==== DATA FOR THE TASK ====

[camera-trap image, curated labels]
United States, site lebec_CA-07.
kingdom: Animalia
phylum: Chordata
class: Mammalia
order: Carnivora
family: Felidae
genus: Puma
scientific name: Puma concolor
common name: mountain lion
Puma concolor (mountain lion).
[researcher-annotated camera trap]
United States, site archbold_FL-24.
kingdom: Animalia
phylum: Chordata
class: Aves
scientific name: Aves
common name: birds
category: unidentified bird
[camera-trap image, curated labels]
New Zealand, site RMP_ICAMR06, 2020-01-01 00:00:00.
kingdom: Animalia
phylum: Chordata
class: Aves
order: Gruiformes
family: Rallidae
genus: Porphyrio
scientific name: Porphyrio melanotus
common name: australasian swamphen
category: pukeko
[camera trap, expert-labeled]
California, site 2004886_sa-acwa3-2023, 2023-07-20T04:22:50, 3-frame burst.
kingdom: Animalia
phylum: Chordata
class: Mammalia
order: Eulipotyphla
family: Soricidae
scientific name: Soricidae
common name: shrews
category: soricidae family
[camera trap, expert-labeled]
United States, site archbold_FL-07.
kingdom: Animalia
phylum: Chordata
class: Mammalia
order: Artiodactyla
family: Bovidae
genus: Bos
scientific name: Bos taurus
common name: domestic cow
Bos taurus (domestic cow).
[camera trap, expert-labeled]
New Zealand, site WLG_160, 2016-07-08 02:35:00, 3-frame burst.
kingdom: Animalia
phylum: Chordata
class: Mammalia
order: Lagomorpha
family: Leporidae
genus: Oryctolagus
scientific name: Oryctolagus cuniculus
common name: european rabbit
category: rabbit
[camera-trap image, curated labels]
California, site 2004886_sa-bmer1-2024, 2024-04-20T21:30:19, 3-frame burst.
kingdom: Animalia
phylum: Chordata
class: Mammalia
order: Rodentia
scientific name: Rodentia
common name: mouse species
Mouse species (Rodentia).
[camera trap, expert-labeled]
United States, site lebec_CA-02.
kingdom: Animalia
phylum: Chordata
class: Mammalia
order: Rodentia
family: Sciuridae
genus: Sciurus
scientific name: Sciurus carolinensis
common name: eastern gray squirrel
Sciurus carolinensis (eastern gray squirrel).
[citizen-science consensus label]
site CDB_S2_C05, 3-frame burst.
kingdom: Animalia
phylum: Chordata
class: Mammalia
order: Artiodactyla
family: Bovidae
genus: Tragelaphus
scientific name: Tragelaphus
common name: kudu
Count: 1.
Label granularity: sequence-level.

====

**ACTIVITY**
A single number is the whole answer: report how many lines in the data above include the word "scientific".

**COMPLETED TASK**
9